Recast the lines from the one containing "Is point 91,548" through the end of the entries, inclusive, as a Markdown table whose Row column numbers each line and whose Text column holds that line, omitting any blank lines.
# Data listing start
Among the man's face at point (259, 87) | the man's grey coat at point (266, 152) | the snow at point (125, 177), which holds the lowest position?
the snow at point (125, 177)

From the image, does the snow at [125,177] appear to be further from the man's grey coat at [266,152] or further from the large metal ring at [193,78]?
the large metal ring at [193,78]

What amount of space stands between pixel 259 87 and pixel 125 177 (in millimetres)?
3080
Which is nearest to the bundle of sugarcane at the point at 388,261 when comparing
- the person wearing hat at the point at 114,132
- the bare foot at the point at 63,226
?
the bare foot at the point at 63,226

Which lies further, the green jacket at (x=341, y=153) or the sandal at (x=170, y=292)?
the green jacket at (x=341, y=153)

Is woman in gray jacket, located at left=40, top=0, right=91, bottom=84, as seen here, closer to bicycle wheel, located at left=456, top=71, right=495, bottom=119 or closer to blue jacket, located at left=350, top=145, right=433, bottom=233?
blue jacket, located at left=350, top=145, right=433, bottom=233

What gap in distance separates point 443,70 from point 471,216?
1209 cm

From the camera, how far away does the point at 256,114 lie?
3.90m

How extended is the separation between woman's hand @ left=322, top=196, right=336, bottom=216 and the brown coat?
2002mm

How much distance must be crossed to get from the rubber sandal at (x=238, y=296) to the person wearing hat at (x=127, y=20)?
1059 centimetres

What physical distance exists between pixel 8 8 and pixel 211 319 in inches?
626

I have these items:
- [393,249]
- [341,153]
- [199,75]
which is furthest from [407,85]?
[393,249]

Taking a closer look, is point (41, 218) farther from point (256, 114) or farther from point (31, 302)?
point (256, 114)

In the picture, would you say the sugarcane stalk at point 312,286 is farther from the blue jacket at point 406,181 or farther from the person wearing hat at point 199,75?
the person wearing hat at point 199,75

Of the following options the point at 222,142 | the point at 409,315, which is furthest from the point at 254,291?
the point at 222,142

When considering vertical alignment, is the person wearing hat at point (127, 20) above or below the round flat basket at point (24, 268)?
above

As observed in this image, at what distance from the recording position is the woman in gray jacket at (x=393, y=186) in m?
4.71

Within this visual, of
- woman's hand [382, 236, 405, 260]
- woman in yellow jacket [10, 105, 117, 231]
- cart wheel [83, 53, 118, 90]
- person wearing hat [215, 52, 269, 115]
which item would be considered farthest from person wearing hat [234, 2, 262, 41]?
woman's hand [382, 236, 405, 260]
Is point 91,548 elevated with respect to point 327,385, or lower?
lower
# Data listing end
_Correct answer_.
| Row | Text |
|---|---|
| 1 | Is point 91,548 elevated with respect to point 327,385, or lower? |
| 2 | lower |